Securities and Exchange Commission (SEC) tower. Photo/nairametrics

GSK, PZ, others pull over N127b from bourse

With close to N127 billion capitalisation of four listed firms pulling out from the stock market within eight months, shareholders yesterday, blamed the Securities and Exchange Commission (SEC) for the renewed move by companies to delist voluntarily from the exchange and rising capital flight.

This came as PZ Cussons disclosed, yesterday, that it would acquire shares held by other shareholders of PZ Cussons Nigeria Plc (PZCN) subject to prevailing market conditions.

The company offered to buy the shares at N21 apiece. The proposed transaction is, however, subject to the consideration and approval of the Board of PZCN, the company’s shareholders and requisite regulatory authorities, according to the statement.

PZ Cussons Nigeria is currently the 36th most valuable stock on the NGX with a market capitalisation of N75.8 billion, which makes up about 0.203 per cent of the Nigerian equities market.

The shareholders, in separate interviews with The Guardian disclosed that some firms in the oil and gas sector are currently seeking regulatory approval to delist from the exchange.

According to them, the regulatory authority has abandoned its oversight functions and failed to engage the management of the listed firms at regular intervals to find out what their challenges and weaknesses are to find lasting solutions to the problems.

They said this is why directors of listed firms have not prioritised regulation and compliance, which currently constitutes a significant risk to their businesses.

They urged the regulators to reverse the trend by strengthening engagement with the board of listed firms, monitoring their activities and encouraging companies to maintain their listing status.

Recall that the Nigerian Exchange Limited (NGX) had in July 2023 announced the delisting of Ardova Petroleum Plc from the daily official list. Before the delisting, market capitalisation of the company stood at N21.5 billion.

As shareholders were still counting their losses, Coronation Insurance with a market capitalisation of N14.4 billion came up with a letter to the exchange stating that it had received an offer from Coronation Capital (Mauritius) Limited to acquire shares of the company at 65 kobo per share and subsequently delist from the exchange.

Last month, news broke that GlaxoSmithKline Consumer Nigeria Plc (GSK) has pulled out all its operations from Nigeria, seeding shivers through the market.

Glaxo Smithkline Consumer is currently the 63rd most valuable stock on the NGX with a market capitalisation of NGN 15.5 billion, which makes about 0.042 per cent of the Nigerian Exchange Limited (NGX) market capitalisation.

President of Independent Shareholders Association of Nigeria (ISAN), Moses Igbrude, said the directors of the delisting firms in interaction with leaders of shareholders groups cited the high cost of listing as a major factor fuelling the renewed delisting.
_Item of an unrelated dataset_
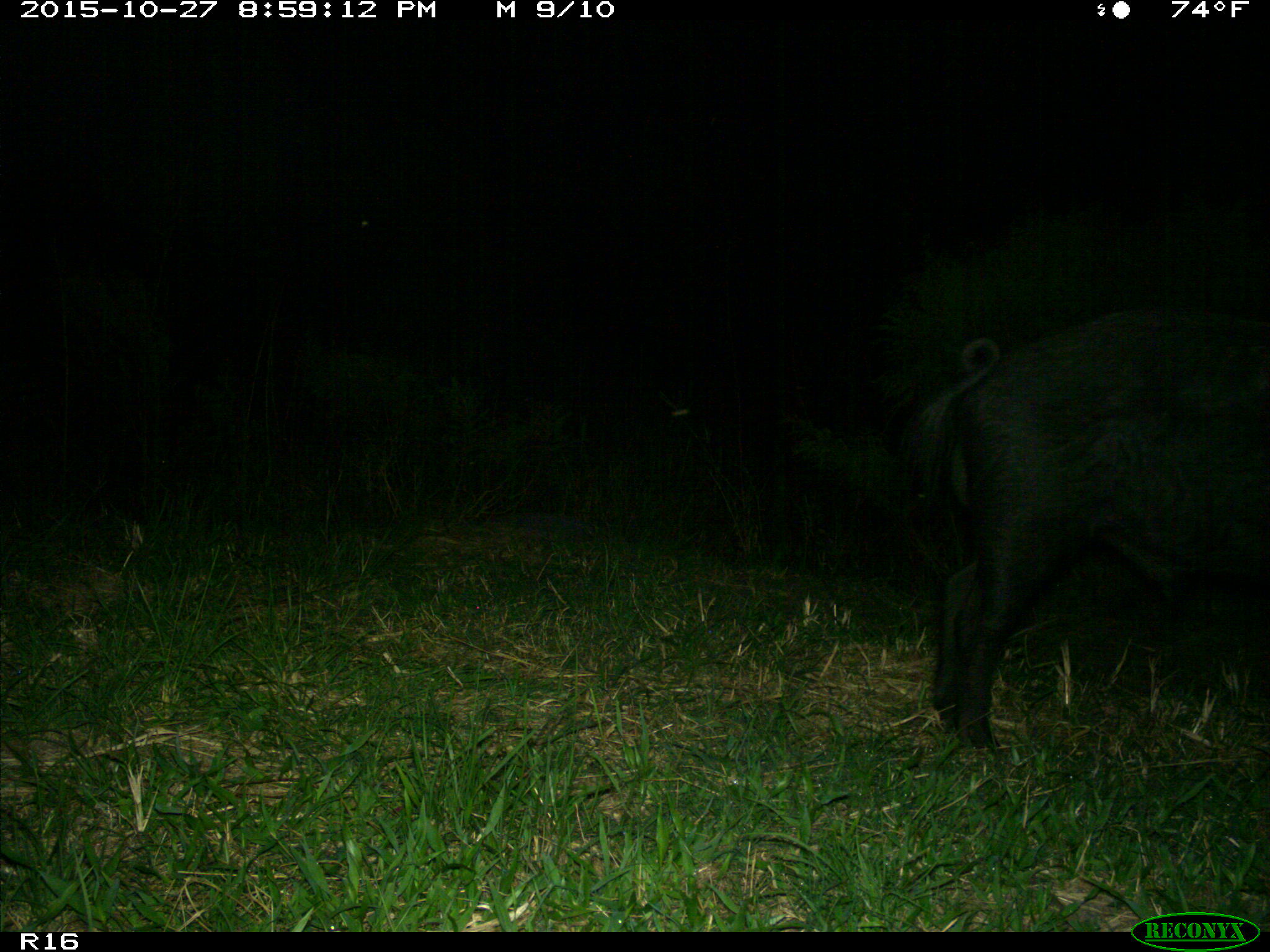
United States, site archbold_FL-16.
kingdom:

He said: “My interaction with some of these firms indicated that the cost of listing, the fees they pay to the SEC, NGX, Registrar, CAC and even IFRS is eroding their bottom line.

“This is in addition to the harsh operating environment and infrastructure challenges in Nigeria. The regulators have failed to find out what their challenges are to see how they can assist them to reduce their cost of operations.”
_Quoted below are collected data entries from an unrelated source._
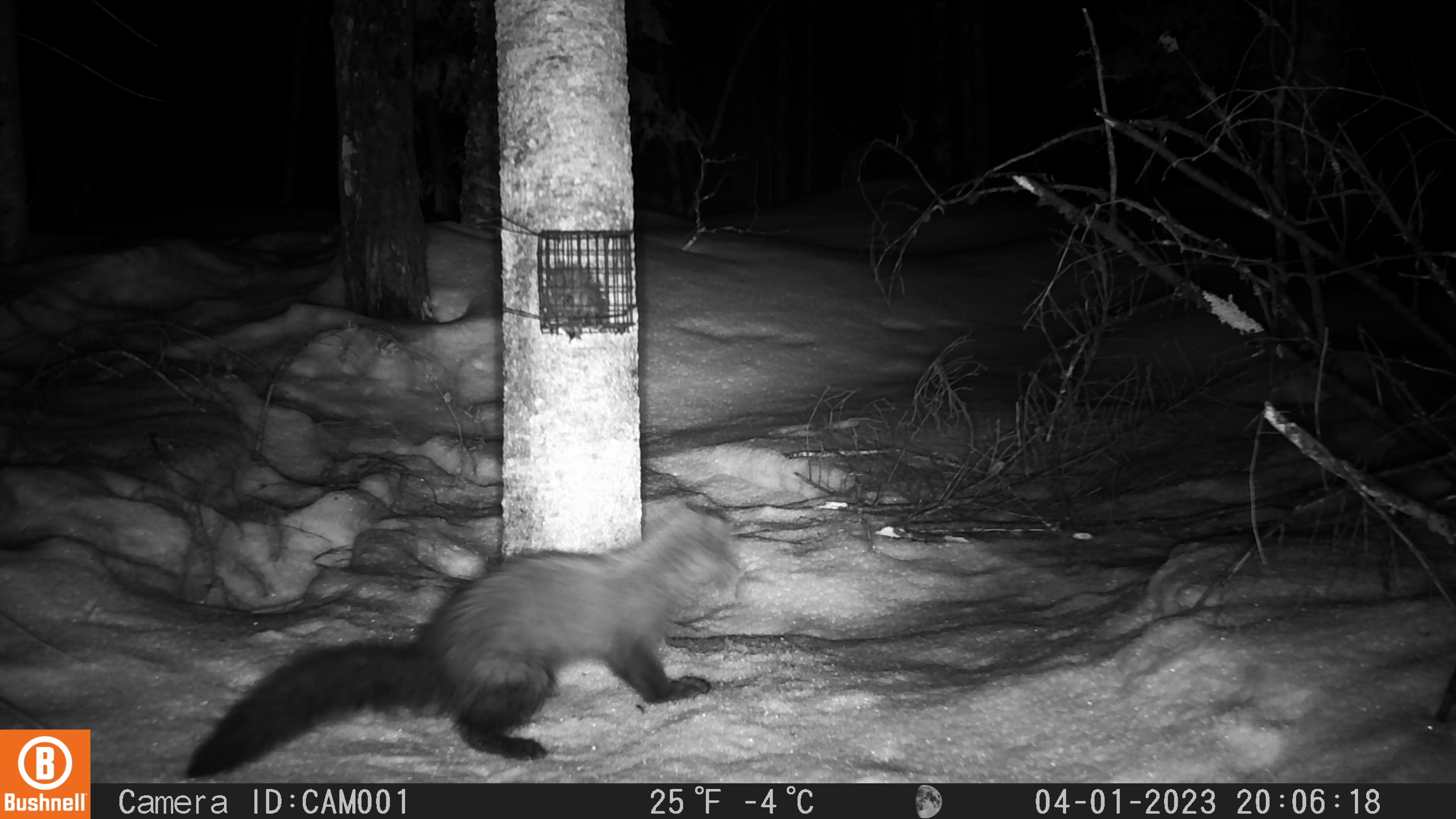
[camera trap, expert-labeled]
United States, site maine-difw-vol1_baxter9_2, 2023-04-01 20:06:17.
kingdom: Animalia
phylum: Chordata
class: Mammalia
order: Carnivora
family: Mustelidae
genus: Pekania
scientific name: Pekania pennanti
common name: fisher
Fisher (Pekania pennanti).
President of New Dimension Shareholders Association, Patric Ajudua said shareholders have reported corporate governance lapses perpetrated by the boards of PZ Cussons, especially the assets stripping but noted that the regulators have not made any efforts to investigate the matter.

Assets stripping is the practice of taking over a company in financial difficulties and selling each of its assets separately at a profit without regard for the company’s future.

Ajudua said: “The SEC has abandoned their oversight function in preference to imposing high penalties/fines on these companies. Their major role is to monitor the activities of the firms every quarter through unscheduled visits/interactions to find out if they are truly observing good corporate governance.

“I seriously doubt if SEC acts on the whistle-blowing report because in the case of PZ Cussons, shareholders have called their attention to the regulator on the asset stripping going on in the company before now and nothing was done about it.”

Co-founder of Nigeria Shareholders Solidarity Association, Gbadebo listed factors fueling the delisting of companies from the stock market to include: board disagreements, overseas parent policies, indiscipline by management/board of directors and corruption among others.

“It is quite unfortunate that ordinary shareholders suffer at the end despite our repeated warning at yearly general meetings and closed-door meetings with management and directors of these companies. If the regulation is now reset to state that bailout bargains must be based on the profit made by the company in the last five to ten years, we will start seeing a reduction in the number of delisting firms,” he argued.